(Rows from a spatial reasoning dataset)
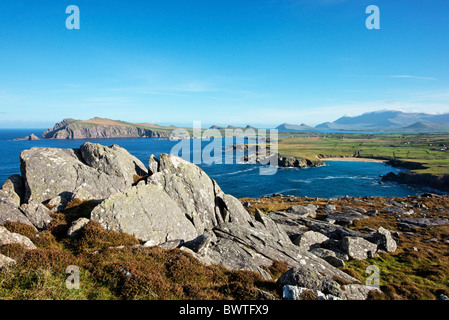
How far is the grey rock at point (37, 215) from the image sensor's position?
562 inches

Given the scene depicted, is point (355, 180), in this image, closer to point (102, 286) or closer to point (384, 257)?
point (384, 257)

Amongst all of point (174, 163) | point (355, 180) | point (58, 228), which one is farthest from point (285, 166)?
point (58, 228)

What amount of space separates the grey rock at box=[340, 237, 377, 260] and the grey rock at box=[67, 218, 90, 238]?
27567 millimetres

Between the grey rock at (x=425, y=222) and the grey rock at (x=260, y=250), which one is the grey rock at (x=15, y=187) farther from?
the grey rock at (x=425, y=222)

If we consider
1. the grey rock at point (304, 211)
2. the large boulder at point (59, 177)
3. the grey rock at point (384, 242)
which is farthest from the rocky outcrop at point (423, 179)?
the large boulder at point (59, 177)

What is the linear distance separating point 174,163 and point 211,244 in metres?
10.5

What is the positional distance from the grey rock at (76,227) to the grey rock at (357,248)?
2757cm

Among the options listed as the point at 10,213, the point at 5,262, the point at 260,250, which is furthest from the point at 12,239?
the point at 260,250

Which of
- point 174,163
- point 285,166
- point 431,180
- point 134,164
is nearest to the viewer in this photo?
point 174,163

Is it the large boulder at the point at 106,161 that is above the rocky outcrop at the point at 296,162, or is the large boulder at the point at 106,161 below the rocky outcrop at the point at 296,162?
above

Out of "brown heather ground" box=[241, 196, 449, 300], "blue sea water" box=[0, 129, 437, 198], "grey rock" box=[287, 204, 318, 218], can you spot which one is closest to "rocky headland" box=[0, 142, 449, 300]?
"brown heather ground" box=[241, 196, 449, 300]

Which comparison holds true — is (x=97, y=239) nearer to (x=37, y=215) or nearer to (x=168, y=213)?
(x=37, y=215)

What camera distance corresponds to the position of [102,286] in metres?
9.41
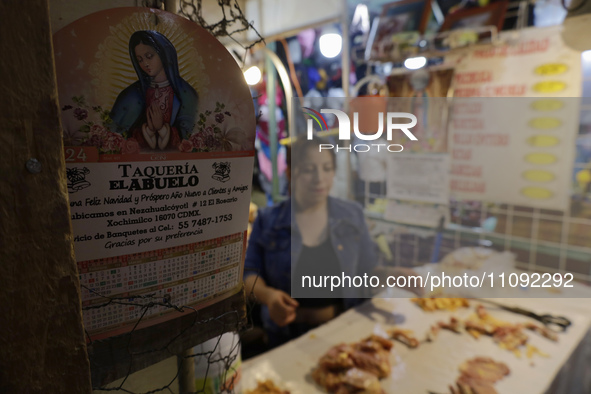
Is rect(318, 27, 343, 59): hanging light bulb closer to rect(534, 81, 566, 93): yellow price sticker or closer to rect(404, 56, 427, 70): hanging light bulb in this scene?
rect(404, 56, 427, 70): hanging light bulb

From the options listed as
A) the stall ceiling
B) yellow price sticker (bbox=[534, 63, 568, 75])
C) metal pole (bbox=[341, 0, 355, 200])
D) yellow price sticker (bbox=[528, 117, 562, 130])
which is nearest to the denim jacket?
metal pole (bbox=[341, 0, 355, 200])

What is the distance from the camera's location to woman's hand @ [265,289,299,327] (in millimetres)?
1589

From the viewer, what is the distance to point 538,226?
202 centimetres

» **YOUR OBJECTIVE**
Reproduce every line above word for word, omitting the pictures.

» **TASK SOLUTION**
How far is the grey rock at point (37, 215) from the image sensor's position?
562 inches

Given the scene depicted, is point (355, 180), in this image, closer to point (102, 286) or closer to point (384, 257)?
point (384, 257)

Amongst all of point (174, 163) | point (355, 180) | point (58, 228), which one is farthest from point (285, 166)?
point (58, 228)

What amount of space separates the grey rock at box=[340, 237, 377, 260] and the grey rock at box=[67, 218, 90, 238]?
27567 millimetres

Between the grey rock at (x=425, y=222) and the grey rock at (x=260, y=250), which one is the grey rock at (x=15, y=187) farther from?
the grey rock at (x=425, y=222)

If we consider
1. the grey rock at point (304, 211)
2. the large boulder at point (59, 177)
3. the grey rock at point (384, 242)
which is farthest from the rocky outcrop at point (423, 179)?
the large boulder at point (59, 177)

What is the linear distance separating point 174,163 and point 211,244 in metres?
10.5

What is the positional distance from the grey rock at (76,227) to the grey rock at (357,248)?
2757cm

Among the options listed as the point at 10,213, the point at 5,262, the point at 260,250, which is furthest from the point at 12,239?
the point at 260,250

Which of
- point 174,163
- point 285,166
- point 431,180
- point 134,164
is nearest to the viewer in this photo?
point 174,163

Is it the large boulder at the point at 106,161 that is above the rocky outcrop at the point at 296,162, or is the large boulder at the point at 106,161 below the rocky outcrop at the point at 296,162?
above

Out of "brown heather ground" box=[241, 196, 449, 300], "blue sea water" box=[0, 129, 437, 198], "grey rock" box=[287, 204, 318, 218], can you spot which one is closest to "rocky headland" box=[0, 142, 449, 300]?
"brown heather ground" box=[241, 196, 449, 300]

Which comparison holds true — is (x=97, y=239) nearer to (x=37, y=215) or nearer to (x=168, y=213)?
(x=37, y=215)

What camera distance corresponds to the position of [102,286] in metres?
9.41
Is rect(318, 27, 343, 59): hanging light bulb closer to rect(534, 81, 566, 93): yellow price sticker or closer to rect(404, 56, 427, 70): hanging light bulb in this scene?
rect(404, 56, 427, 70): hanging light bulb

From the options listed as
A) the stall ceiling
B) yellow price sticker (bbox=[534, 63, 568, 75])
C) metal pole (bbox=[341, 0, 355, 200])
D) yellow price sticker (bbox=[528, 117, 562, 130])
which is nearest to the denim jacket?
metal pole (bbox=[341, 0, 355, 200])

What is the distance from the camera's location to woman's hand @ [265,289,299,327] (in millimetres)?
1589

From the viewer, what is the distance to point 538,226?
202 centimetres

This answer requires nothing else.